In his lawsuit, Teig alleges that at some point prior to February 2023, he filed an ethics complaint with Attorney Disciplinary Board asking that it look into the actions of three prosecutors who work in the U.S. Attorney’s Office in the Northern District of Iowa.
Teig said Wednesday that his complaint was tied to the prosecutors’ handling of a criminal matter he was familiar with through the assistance he provided to the defendant’s attorney.
In February 2023, the board wrote to Teig saying it had dismissed the complaint after reviewing it and unspecified “responses” to the complaint that it had collected. According to the lawsuit, the board also alleged that “many, if not all, of these concerns have been reviewed by judges in the Northern District of Iowa, Executive Office for United States Attorneys, and Office of Professional Responsibility for the U.S. Department of Justice.”
The lawsuit alleges that the board’s claim lacks merit because Teig had asked the Executive Office for United States Attorneys and the Office of Professional Responsibility to review the matters, and they had refused. “No judge looked at the ethics issues,” Teig adds in his lawsuit.
The lawsuit alleges that earlier this year, Teig asked the Attorney Disciplinary Board and Office of Professional Regulation for the “responses” referenced by the board and was denied access on the grounds that the two entities are not funded with taxpayer money and therefore are not subject to the Iowa Open Records Law.
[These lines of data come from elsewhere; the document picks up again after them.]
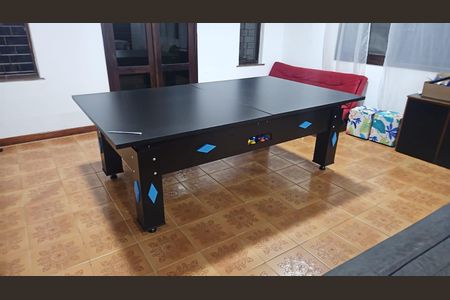 Casa para alugar com 300m², 6 quartos e 6 vagasQuarto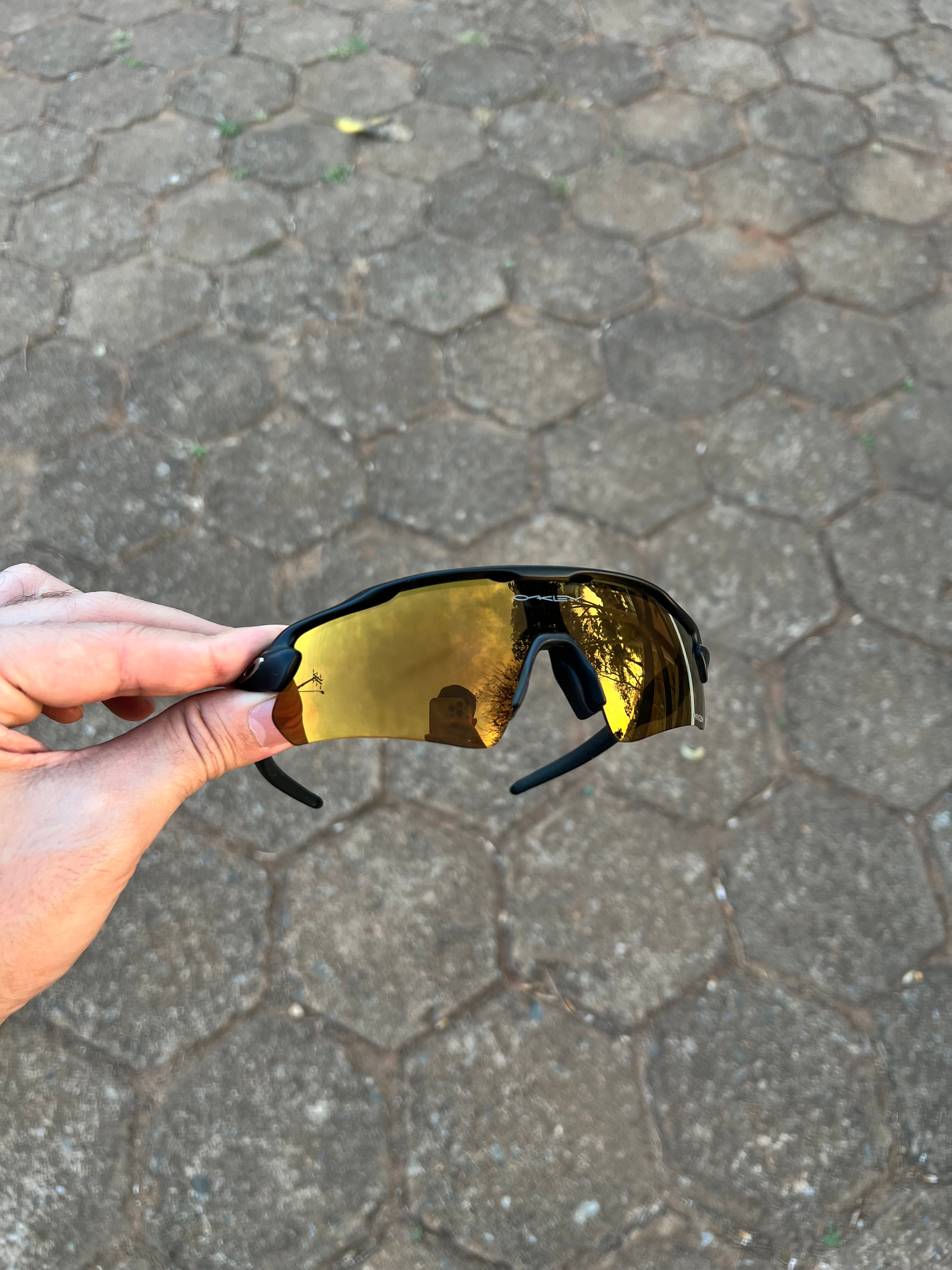 RADAR Carbon Gold Café (2x1)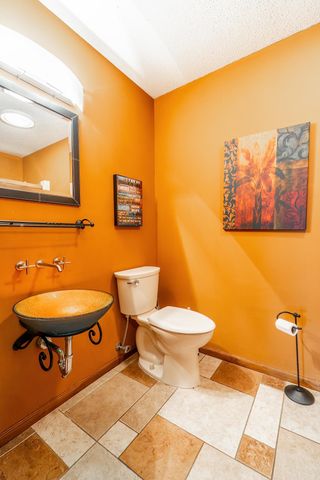 9224 Laurel Hurst Place, Fort Wayne, IN 46835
The Iowa Judicial Branch also denied Teig’s requests for access, the lawsuit claims.
In September, according to the lawsuit, Teig wrote to State Court Administrator Robert Gast and stated that even if the disciplinary board and the Office of Professional Regulation were not considered governmental entities under the Open Records Law, the law stipulates that a governmental body cannot “prevent the examination or copying of a public record by contracting with a nongovernment body to perform any of its duties or functions.”
The records sought, Teig argued, were received under the authority of, and belong to, the Iowa Judicial Branch.
State officials then argued that even if the requested records were deemed to be governmental documents subject to the Open Records Law, there is an exemption that allows governmental agencies to keep confidential any communications from people “outside of government” if those individuals would be discouraged from making those communications if they were publicly accessible.
Teig argued federal prosecutors could not be considered people “outside of government.” According to the lawsuit, Gast responded by saying his office was done responding to Teig’s inquiries and that the provision of other records sought by Teig might be contingent on the payment of fees for access.
Teig’s lawsuit seeks damages for alleged Open Records Law violations and an injunction ordering the defendants to provide the requested records.
The defendants have yet to file a response to the lawsuit. Tony Morfitt, public information officer for the U.S. Attorney’s Office Northern District of Iowa, declined to comment on Teig’s ethics complaint, and Steve Davis, spokesman for the Iowa Judicial Branch, declined to comment on the lawsuit.
In 2023, Teig sued the City of City Rapids over its refusal to disclose job applications filed by people seeking employment as city clerk and city attorney. The Iowa Supreme Court eventually ruled that only those job applications filed by people “outside of government” could be withheld from public disclosure, while applications filed by then-current employees of the city would have to be disclosed.